Oliver Fisher is recovering after the heartache of not quite building a big enough toilet-roll tower. He thanks Key for the life coaching and the pint.

Michael Legge, who popped in to play football and slag off football and explained he hated football but was being sponsored to love it, reaches the apex of his month-long challenge tomorrow when, at the age of 46, he becomes a child mascot at Championship team Brentford FC. We only saw Legge briefly in the actual show but his challenge has been incredible and you should check it out on Twitter (@michaellegge). And in fact if you search Twitter for a lot of the individuals mentioned here, you’ll find much more detailed breakdowns and pictures and assorted souvenirs of this very odd time in our lives.

The last word goes to Daniel Kramer, the ashen-faced chap who wrote ‘I am an idiot’ over and over again for 27 hours. ‘It was awful,’ he now recalls – unsurprisingly for someone who was visibly appalled even as the challenge began. ‘One of the worst things I’ve ever done.’ That’s the spirit.

And the last pictorial word, as it were, goes to Isabelle Adam who minuted the whole event and took, as always, a colossal number of great pictures. They are at www.flickr.com/photos/diamondgeyser/sets/72157650728122399/ and they will make you nostalgic or alternatively trigger horrendous flashbacks.

All this is without mentioning the ludicrous generosity of Adam Hills and the courage of the tattooists, the mucky self-sacrifice of the bean guys (I’ll come back to them), and of course the crazed energy of the best audience anyone could ever ask for. I am hugely grateful to everyone who contributed in whatever way to this formidable and tiring event. As you might have gathered from Twitter, some circumstances arose in the following days which make it unclear whether there will be another one of these in the future. Whether there is or not, though, we have a lot to look back on with fondness and pride. Thank you.

…oh, and the final final fundraising total. It’s going to be officially revealed when every last bit is in, and when the TV show is done and dusted. But you’re going to really like it. It’s not quite the £5 million raised by the live Phoenix Nights. But it’s enough to make a difference, and you did that.

Mark x


27 hour show: (sort of) final call

I realise I’ve mentioned this once or twice before. I reckon this is the last time or failing that, certainly the penultimate or antepenultimate.

Very soon now – February 27th and 28th – I will be plunging into the unwise and self-inflicted mission of 27 hours live on stage for Comic Relief. You may have the dubious good fortune to possess tickets for the show. Even if you don’t, you will be able to watch it online at rednoseday.com/markwatson. Please do tune in, interact with us, become over-emotional, donate. I’d love that. It’s shaping up to be an experience people shan’t forget. Even if they wish to.

■ Rows:
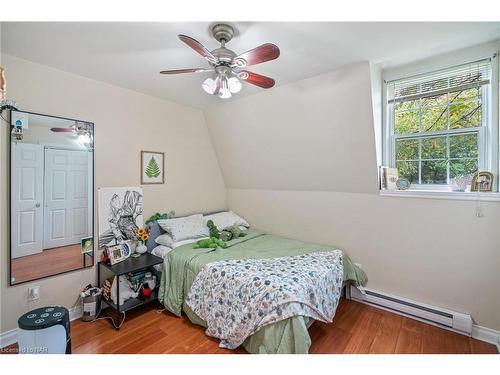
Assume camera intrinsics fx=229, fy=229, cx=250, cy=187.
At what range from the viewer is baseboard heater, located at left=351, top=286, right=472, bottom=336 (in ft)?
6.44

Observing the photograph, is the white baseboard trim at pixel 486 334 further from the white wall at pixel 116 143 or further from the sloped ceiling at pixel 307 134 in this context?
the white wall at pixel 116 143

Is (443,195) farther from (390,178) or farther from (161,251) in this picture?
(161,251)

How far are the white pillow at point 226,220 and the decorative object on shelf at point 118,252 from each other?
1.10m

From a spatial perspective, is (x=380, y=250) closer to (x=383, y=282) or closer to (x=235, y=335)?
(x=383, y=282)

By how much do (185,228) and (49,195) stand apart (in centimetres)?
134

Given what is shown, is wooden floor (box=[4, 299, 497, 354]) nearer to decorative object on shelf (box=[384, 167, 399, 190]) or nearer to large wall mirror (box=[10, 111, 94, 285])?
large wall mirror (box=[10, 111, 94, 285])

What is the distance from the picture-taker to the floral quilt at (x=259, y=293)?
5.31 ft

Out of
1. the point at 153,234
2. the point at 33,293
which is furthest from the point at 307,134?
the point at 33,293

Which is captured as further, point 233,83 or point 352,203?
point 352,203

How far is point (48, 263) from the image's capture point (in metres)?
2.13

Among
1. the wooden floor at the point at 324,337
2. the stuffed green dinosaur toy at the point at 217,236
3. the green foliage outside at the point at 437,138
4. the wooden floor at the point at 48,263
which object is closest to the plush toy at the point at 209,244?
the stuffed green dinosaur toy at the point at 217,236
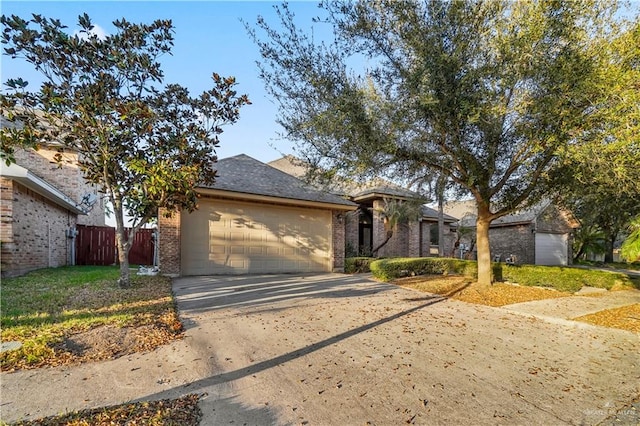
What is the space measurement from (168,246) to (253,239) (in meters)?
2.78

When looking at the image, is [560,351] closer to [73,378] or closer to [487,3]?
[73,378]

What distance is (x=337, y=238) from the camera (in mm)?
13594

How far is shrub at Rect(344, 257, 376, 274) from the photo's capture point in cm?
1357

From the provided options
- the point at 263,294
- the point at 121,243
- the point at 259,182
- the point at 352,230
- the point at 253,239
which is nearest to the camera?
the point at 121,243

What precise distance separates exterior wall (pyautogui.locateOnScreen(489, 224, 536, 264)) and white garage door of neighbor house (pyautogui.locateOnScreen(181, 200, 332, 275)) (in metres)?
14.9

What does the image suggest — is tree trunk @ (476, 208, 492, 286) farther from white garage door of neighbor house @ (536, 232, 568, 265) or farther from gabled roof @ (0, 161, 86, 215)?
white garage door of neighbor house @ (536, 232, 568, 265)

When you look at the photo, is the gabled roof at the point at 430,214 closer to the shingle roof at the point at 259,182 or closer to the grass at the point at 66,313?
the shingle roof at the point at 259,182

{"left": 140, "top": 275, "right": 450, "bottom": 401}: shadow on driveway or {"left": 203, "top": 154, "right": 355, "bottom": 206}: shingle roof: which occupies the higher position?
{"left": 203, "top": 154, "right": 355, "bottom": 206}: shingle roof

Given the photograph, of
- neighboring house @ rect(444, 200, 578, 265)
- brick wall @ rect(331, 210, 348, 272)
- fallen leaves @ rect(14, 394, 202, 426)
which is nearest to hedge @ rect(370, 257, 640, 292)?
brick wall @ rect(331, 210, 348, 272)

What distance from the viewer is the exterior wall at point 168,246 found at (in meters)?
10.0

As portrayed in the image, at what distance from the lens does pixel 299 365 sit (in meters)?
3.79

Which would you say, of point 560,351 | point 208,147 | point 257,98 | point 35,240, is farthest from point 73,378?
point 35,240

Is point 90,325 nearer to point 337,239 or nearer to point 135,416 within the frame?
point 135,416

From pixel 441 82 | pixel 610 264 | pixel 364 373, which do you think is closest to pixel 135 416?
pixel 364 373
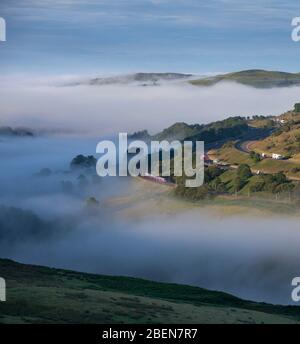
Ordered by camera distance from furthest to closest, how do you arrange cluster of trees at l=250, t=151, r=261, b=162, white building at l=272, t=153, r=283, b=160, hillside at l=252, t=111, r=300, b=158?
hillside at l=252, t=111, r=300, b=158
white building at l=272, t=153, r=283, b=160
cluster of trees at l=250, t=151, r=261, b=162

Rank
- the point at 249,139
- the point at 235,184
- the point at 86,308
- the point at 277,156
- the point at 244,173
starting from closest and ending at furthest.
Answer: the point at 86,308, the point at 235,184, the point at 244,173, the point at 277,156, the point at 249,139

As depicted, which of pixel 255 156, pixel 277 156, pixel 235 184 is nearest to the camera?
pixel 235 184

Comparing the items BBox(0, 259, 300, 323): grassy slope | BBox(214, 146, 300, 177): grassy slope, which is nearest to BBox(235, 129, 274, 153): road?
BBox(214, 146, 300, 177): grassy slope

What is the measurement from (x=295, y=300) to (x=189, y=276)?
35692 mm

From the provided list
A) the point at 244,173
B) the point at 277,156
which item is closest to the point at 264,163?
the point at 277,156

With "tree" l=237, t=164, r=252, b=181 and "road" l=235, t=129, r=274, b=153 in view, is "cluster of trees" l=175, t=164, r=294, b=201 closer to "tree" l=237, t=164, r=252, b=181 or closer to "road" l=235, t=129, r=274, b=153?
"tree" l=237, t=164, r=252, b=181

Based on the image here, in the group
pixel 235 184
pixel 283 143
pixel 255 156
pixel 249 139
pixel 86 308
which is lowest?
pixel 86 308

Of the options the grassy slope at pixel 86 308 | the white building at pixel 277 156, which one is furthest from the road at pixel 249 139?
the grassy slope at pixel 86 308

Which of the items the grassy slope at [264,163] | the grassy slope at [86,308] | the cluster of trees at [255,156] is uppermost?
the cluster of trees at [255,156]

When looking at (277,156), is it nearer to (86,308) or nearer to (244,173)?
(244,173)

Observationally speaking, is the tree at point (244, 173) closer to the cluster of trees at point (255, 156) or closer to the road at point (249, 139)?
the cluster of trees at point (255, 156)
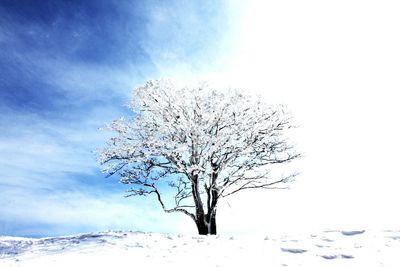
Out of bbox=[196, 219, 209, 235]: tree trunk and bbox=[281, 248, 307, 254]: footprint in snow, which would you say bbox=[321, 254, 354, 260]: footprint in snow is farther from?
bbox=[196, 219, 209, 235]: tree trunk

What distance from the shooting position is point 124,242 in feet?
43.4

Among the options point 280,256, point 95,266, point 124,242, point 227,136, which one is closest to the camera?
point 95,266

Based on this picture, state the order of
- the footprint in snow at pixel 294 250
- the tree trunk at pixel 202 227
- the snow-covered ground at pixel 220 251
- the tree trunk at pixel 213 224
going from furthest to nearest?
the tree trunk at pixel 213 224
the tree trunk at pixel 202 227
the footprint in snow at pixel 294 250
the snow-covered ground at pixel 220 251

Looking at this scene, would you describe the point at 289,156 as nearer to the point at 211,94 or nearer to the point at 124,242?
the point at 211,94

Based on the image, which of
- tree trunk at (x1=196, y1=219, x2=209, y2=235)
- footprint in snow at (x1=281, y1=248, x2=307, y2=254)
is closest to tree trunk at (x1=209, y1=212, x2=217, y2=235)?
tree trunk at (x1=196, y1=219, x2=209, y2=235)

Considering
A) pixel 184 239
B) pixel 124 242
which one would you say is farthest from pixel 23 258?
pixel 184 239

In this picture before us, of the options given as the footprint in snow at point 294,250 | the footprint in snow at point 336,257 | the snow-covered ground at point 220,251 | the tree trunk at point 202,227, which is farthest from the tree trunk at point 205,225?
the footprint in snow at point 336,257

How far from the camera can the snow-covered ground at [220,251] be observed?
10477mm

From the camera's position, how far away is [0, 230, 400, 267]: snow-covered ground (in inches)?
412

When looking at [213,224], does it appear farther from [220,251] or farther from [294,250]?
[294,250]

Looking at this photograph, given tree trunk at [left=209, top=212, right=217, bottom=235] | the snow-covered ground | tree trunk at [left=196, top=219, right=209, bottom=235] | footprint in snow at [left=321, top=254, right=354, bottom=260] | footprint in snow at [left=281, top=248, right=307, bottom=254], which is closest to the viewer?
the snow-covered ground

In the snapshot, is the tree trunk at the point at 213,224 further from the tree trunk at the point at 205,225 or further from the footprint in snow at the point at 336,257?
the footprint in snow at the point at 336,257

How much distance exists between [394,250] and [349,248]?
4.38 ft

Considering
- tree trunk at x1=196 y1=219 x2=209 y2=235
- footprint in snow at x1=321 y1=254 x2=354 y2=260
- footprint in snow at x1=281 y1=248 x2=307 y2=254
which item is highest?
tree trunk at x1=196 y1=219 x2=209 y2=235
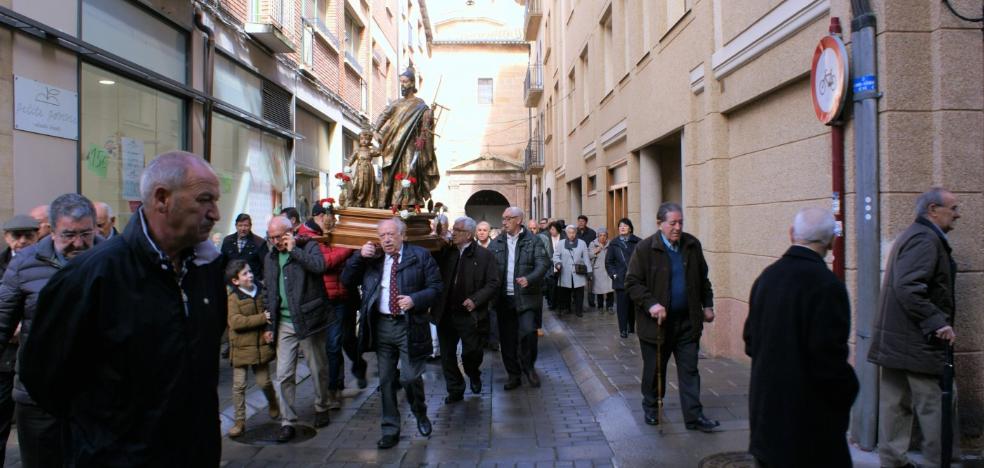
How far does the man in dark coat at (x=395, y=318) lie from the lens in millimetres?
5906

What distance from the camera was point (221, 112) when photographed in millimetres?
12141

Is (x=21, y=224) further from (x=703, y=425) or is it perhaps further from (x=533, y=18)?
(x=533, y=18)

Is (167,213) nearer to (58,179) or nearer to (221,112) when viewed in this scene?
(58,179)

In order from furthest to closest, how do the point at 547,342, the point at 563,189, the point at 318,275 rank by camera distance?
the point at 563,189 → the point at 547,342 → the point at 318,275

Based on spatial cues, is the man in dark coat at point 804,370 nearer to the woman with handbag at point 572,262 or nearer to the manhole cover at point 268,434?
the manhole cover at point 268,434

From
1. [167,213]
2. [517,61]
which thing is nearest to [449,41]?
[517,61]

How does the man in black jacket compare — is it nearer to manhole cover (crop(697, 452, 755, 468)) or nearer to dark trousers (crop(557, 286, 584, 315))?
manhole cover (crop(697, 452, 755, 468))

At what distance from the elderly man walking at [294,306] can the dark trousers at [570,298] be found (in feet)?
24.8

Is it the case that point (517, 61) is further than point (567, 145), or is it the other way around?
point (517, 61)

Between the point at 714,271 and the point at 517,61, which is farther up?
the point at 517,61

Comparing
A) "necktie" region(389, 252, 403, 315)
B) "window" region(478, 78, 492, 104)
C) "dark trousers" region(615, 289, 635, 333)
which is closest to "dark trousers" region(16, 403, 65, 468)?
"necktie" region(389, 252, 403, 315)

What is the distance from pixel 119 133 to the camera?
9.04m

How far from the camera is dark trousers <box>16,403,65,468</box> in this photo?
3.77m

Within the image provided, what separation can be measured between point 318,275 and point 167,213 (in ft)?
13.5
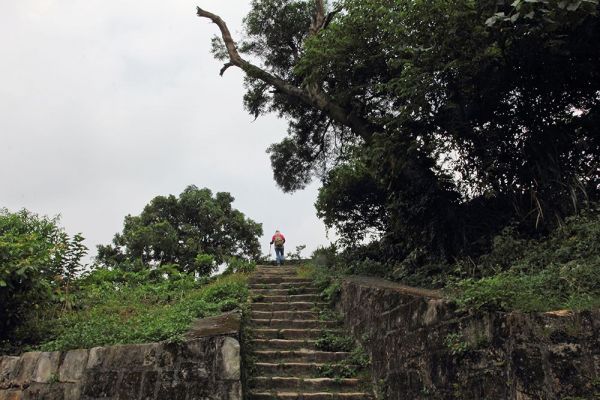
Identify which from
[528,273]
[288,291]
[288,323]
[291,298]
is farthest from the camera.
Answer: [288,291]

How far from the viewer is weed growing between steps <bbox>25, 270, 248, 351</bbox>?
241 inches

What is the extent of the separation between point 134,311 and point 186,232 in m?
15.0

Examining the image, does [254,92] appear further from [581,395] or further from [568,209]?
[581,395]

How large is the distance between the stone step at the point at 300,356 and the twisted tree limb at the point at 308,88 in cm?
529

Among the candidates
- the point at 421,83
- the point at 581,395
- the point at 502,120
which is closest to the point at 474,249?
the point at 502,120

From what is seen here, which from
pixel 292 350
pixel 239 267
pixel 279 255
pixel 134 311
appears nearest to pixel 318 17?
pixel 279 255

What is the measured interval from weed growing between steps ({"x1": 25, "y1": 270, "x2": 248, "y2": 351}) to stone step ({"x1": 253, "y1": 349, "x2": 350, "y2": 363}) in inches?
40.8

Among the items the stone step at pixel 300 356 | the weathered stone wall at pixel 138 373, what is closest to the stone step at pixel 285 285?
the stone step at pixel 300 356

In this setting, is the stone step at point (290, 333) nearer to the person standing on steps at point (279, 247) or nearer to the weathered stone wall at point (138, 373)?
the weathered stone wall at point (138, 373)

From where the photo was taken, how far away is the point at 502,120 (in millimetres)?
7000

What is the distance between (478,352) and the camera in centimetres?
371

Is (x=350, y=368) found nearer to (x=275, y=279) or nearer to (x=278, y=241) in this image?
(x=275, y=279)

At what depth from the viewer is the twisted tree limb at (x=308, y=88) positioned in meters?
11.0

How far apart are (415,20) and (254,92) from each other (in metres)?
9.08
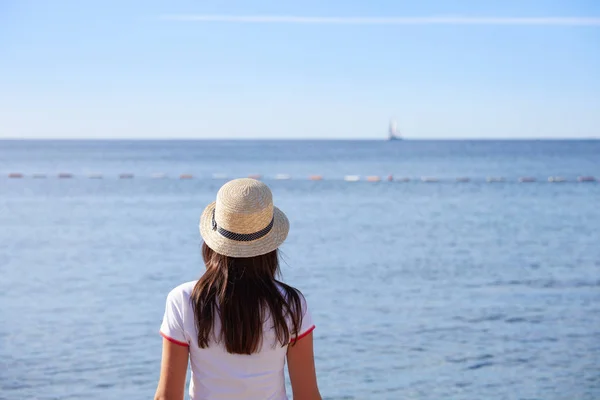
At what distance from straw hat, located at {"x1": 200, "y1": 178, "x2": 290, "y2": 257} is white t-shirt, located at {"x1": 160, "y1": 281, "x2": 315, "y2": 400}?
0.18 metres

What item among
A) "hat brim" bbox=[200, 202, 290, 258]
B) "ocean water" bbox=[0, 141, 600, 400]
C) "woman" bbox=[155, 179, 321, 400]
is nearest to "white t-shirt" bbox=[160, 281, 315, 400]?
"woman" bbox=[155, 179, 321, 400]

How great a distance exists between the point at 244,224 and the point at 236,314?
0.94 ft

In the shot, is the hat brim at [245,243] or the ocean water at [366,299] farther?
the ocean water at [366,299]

■ Objective:
Please translate this sentence from the 27-hour show post above into German: "I am hugely grateful to everyone who contributed in whatever way to this formidable and tiring event."

■ Reply:
Ich bin allen, die auf welche Weise auch immer zu dieser gewaltigen und anstrengenden Veranstaltung beigetragen haben, äußerst dankbar.